The below mentioned FAQs are an attempt to describe the answers in layman's language to various common queries that many people have on the subject matter. (Source: RBI)

However, for conducting a transaction, the Foreign Exchange Management Act, 1999 (FEMA) and the regulations made or directions issued thereunder may be referred to.

The relevant principal regulations are the Foreign Exchange Management (Acquisition and transfer of immovable property in India) Regulations, 2000 issued vide Notification No. FEMA 21/2000-RB dated May 3, 2000.

The directions issued are consolidated in Part II of the Master Direction No 12 on Acquisition and Transfer of Immovable Property under Foreign Exchange Management Act, 1999. Amendments, if any, to the principal regulations are appended at the end.

Q1. How can Non-resident Indians (NRIs)/ Persons of Indian Origin (PIOs) acquire immovable property in India?

Answer: Refer below table-

nri /pio acquire immovable property in India

Q2. What are the accepted modes of payment for property acquired in India?

Answer: Payment for immovable property has to be received in India and is subject to payment of all taxes and other duties/ levies in India. The payment should be received in the form of funds remitted to India through banking channels or through funds held in NRE/ FCNR(B)/ NRO accounts of the NRIs/ PIOs. Payments should not be made through travellers’ cheque and foreign currency notes. NRIs/ PIOs can avail of housing loan in Rupees from an Authorized Dealer or housing finance Institution in India subject to conditions.

Q3. Can Foreign Embassies/ Diplomats/ Consulate Generals acquire property in India?

Answer: Foreign Embassy/ Diplomat/ Consulate General, can purchase/ sell immovable property (other than agricultural land/ plantation property/ farm house) in India provided –

a. Clearance from the Government of India, Ministry of External Affairs is obtained for such purchase/sale, and

b. The consideration for acquisition of immovable property in India is paid out of funds remitted from abroad through the normal banking channels.

Q4. Can foreign nationals acquire property in India?

- **AIM OF THE TASK**
According to the FAQ text above, which two forms of payment may not be used for immovable property acquired in India?

Dataset rows:
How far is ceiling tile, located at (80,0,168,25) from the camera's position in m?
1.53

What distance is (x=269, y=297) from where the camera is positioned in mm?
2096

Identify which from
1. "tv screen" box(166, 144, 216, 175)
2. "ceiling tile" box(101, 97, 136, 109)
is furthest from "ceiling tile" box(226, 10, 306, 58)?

- **RIGHT ANSWER**
Travellers' cheques and foreign currency notes.